Here’s a look at the right and wrong ways to document services when working with residents.

Duties, billing and documentation
According to the CMS, supervising physicians are responsible for making sure that patients seen by residents receive the same caliber of care as if they were working by themselves. And to bill for a service as a teaching physician, you must personally perform key portions of the service or observe a resident performing those key components.

When supervising, your specific duties include the following:

  • reviewing the patient’s history and physical examination, as performed by the resident;
  • personally examining the patient within a reasonable period of time after admission, which Medicare guidelines indicate is within 24 hours;
  • confirming or revising the resident’s diagnosis;
  • determining the patient’s course of treatment;
  • frequently reviewing the patient’s progress; and
  • making sure that interns and residents receive the supervision they need.

As far as billing supervised services, Medicare regulations are fairly straightforward: Physicians need to add a -GC modifier to the CPT code they’re billing for. That modifier certifies that a teaching physician was present during the key portion of the service and was immediately available during the other parts of the service.

(For insurers other than Medicare, physicians should check with local payers to find out their rules for teaching environments.)

But here’s the rub: Even when appending the right modifier, physicians need to appropriately document their supervision so their billing will stand up to scrutiny.

Teaching physicians can document their services either in writing or by dictation. But they must include a personal notation documenting their participation in all three components of an evaluation and management (E/M) service: history, exam and medical decision-making.

Those comments-which are often referred to as “attestations”-may be brief summaries of the resident’s entry, confirming or revising information that residents have already supplied. But attestations should also include any elaboration or correction that is needed as far as the relevant history of present illness, the list of prior diagnostic tests, the major findings of the physical exam, and the diagnosis and plan of care.

In addition, supervising physicians must make sure their documentation includes a legible signature and date.

Common pitfalls
Several reviews done by the CMS have uncovered common documentation errors being made in teaching hospitals.
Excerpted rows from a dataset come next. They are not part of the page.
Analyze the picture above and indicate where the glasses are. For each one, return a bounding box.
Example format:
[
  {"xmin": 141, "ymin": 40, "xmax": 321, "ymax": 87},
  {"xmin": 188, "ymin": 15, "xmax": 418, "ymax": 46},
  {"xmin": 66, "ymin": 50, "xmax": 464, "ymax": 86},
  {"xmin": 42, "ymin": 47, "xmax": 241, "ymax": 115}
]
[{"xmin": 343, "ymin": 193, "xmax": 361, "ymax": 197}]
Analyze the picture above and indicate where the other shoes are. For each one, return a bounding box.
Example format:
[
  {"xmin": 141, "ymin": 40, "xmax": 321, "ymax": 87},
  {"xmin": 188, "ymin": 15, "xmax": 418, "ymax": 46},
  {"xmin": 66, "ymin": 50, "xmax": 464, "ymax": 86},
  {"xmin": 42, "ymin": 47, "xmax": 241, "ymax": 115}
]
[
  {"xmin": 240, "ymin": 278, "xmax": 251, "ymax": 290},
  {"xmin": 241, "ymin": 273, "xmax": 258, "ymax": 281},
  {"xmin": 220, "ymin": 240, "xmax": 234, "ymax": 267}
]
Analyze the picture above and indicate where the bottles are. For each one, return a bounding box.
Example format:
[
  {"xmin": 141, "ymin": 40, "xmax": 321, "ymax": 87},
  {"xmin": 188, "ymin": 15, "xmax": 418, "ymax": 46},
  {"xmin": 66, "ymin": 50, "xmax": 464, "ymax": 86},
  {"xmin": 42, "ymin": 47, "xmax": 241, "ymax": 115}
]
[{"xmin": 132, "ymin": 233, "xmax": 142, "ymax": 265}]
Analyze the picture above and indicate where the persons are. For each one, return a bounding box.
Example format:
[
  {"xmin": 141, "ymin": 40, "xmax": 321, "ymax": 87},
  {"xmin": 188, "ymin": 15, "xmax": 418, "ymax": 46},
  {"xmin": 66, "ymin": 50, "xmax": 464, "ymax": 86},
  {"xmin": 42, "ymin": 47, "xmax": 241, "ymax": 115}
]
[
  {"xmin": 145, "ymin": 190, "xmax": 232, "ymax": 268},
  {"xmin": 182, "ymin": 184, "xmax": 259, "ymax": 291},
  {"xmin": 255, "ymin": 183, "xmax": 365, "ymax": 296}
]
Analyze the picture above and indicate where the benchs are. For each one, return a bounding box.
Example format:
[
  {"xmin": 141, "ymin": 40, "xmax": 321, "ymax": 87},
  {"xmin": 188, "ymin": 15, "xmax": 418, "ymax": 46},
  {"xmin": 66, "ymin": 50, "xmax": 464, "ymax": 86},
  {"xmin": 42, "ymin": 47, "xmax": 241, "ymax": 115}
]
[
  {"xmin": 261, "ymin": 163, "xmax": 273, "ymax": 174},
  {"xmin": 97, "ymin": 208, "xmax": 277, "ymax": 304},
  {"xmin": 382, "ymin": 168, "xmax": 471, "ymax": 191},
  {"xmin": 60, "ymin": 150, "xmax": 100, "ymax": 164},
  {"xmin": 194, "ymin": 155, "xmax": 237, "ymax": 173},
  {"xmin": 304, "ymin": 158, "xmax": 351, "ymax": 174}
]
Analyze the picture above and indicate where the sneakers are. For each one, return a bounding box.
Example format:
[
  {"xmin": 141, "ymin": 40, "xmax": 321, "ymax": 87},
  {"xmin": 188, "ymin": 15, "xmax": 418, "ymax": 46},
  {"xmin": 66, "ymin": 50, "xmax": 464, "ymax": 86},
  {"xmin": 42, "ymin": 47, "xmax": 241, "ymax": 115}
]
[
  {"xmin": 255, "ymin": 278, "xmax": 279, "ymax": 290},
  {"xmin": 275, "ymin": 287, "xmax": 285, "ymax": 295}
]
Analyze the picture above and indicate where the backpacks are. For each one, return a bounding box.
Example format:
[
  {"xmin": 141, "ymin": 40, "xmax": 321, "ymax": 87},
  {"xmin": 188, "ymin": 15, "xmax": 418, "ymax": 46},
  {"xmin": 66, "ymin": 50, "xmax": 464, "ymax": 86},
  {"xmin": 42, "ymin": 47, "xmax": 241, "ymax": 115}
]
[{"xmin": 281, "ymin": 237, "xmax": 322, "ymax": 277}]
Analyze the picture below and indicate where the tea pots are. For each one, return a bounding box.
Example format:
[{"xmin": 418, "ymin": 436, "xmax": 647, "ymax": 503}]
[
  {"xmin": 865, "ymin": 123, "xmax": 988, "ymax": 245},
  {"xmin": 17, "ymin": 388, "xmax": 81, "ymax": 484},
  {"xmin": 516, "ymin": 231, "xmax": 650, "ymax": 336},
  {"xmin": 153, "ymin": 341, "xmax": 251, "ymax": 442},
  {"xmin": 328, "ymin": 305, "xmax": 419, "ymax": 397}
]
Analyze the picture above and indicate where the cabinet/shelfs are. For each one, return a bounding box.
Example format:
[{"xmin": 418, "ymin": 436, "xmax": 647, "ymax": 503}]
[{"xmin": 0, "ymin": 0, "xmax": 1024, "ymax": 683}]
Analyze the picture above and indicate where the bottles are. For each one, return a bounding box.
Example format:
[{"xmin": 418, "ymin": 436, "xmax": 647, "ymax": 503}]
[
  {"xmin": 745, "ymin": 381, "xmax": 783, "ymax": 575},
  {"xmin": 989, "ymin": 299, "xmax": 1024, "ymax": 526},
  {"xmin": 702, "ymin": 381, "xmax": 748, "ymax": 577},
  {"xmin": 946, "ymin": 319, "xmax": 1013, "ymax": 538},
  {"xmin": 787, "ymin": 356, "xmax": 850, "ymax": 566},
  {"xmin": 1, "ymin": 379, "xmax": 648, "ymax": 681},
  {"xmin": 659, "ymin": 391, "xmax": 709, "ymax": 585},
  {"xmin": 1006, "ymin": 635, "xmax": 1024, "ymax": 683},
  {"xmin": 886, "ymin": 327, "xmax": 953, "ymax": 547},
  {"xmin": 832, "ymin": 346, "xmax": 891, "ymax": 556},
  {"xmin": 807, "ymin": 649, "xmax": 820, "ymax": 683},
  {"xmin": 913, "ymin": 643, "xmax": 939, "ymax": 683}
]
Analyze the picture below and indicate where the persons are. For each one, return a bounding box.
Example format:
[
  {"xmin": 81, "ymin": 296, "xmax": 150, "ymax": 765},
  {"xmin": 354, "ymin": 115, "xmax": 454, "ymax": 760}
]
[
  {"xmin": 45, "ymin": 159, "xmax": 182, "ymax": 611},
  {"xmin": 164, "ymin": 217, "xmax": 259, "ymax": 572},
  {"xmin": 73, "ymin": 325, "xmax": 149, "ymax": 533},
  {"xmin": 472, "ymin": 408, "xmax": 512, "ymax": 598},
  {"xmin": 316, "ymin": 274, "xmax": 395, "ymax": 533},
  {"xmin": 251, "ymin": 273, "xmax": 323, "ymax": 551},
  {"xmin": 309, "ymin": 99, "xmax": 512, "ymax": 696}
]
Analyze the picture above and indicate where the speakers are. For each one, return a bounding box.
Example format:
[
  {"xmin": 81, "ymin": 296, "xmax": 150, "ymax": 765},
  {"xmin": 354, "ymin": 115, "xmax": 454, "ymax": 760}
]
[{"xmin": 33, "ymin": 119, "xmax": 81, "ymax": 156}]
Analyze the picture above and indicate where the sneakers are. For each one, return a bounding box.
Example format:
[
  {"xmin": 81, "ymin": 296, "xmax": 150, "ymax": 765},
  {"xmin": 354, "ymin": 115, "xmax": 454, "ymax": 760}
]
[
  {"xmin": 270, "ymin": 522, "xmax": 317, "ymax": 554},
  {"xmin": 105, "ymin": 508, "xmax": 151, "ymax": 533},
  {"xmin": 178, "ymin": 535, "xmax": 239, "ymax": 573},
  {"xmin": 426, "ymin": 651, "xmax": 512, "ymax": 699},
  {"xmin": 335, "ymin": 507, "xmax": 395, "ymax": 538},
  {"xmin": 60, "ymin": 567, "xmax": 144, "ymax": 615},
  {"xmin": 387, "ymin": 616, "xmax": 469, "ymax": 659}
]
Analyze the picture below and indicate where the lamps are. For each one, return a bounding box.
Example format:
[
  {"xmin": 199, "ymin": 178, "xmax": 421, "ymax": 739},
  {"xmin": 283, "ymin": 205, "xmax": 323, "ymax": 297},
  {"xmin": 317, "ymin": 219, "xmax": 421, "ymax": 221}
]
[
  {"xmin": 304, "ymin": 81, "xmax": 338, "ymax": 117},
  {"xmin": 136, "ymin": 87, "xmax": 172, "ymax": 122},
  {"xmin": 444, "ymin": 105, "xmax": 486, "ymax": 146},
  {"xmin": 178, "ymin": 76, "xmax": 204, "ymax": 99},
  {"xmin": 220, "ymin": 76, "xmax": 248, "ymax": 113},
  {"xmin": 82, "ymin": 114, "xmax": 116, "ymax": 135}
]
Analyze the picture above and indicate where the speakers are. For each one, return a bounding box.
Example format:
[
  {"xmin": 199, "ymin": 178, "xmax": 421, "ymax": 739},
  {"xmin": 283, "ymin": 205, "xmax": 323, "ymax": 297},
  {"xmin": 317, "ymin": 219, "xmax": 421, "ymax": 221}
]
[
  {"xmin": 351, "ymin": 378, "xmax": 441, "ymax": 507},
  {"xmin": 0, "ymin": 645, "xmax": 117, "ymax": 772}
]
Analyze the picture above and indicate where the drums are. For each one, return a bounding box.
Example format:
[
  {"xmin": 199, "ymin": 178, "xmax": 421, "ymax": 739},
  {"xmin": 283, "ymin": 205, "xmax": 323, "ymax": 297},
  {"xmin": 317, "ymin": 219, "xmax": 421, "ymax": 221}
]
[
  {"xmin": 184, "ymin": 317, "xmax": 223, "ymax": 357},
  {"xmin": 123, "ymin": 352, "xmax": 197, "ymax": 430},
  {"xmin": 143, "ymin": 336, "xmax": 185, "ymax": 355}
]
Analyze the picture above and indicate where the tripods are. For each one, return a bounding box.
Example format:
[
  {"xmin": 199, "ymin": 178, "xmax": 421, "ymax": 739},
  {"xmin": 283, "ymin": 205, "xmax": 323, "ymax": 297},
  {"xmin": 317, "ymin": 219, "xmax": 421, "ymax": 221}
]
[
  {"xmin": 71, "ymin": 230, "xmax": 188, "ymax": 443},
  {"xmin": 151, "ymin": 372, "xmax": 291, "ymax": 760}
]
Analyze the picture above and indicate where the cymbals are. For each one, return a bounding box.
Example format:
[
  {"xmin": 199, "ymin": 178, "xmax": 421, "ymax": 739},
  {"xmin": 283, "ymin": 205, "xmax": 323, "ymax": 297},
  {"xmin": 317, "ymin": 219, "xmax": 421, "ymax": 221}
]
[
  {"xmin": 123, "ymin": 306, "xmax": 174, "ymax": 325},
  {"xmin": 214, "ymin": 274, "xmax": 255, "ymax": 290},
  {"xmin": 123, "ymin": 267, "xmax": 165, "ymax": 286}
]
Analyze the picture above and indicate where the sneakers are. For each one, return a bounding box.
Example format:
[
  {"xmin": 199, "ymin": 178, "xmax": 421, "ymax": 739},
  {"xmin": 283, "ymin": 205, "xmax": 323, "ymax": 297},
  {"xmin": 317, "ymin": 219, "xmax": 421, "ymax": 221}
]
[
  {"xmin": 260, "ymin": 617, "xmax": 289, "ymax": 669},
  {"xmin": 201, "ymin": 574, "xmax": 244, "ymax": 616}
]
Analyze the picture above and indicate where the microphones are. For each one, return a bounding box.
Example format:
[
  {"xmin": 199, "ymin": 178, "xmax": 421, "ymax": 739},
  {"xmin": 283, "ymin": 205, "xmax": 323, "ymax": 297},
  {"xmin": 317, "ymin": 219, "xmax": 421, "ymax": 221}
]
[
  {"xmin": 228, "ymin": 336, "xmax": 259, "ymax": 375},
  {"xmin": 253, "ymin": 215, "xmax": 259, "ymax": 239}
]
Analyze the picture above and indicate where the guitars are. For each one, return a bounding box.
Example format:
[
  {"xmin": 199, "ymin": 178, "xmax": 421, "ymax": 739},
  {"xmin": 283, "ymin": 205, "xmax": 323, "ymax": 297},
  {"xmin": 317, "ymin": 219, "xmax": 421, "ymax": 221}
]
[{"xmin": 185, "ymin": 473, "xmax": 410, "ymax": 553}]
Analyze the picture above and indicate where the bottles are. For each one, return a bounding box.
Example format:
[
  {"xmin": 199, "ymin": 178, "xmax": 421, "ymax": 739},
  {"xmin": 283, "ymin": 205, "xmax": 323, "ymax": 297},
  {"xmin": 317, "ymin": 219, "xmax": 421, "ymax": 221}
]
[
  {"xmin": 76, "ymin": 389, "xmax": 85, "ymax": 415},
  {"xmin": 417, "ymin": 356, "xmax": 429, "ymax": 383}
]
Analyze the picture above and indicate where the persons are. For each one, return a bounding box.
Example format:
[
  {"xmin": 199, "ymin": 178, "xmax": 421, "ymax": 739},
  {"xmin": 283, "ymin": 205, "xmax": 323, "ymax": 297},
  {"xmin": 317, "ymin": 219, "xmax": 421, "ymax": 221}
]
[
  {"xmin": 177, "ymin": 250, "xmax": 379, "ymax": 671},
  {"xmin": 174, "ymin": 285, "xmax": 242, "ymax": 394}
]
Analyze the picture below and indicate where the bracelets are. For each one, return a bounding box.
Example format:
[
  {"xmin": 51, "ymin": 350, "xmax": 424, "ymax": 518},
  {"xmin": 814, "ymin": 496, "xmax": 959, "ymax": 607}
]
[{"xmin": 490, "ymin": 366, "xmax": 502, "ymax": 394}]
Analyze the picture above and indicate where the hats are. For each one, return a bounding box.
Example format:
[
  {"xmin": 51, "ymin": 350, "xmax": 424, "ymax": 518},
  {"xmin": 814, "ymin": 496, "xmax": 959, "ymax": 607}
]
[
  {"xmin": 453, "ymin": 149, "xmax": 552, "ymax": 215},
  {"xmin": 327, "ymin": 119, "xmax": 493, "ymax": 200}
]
Those include:

  • medical records that lack any entries from the teaching physician;
  • documentation performed by residents of the supervising physician’s involvement;
  • documentation of E/M services done solely by residents, with no supporting or confirmatory information from the teaching physician; and
  • insufficient documentation from the teaching physician that consists of only a co-signature. As CMS guidelines make clear, a co-signature does not sufficiently document a supervising physician’s presence or extent of involvement.

Here’s an even more common error: brief attestations-such as “reviewed and agree”-from teaching physicians that are too scant to establish the physician’s presence, evaluation or engagement.

Supervising physicians need to craft attestations that clearly delineate their involvement in the service being billed and underscore their supervisory role. (See “Documentation for supervising physicians: Brevity can hurt,” below.)

Time-based criteria
Another coding problem that frequently comes up for hospitalists who supervise residents is how to properly account for time when providing services that have time-based criteria. Some of the E/M codes that are based on time include critical care, hospital discharge and prolonged services, as well as services in which counseling and/or coordination of care account for more than 50% of the physician time spent.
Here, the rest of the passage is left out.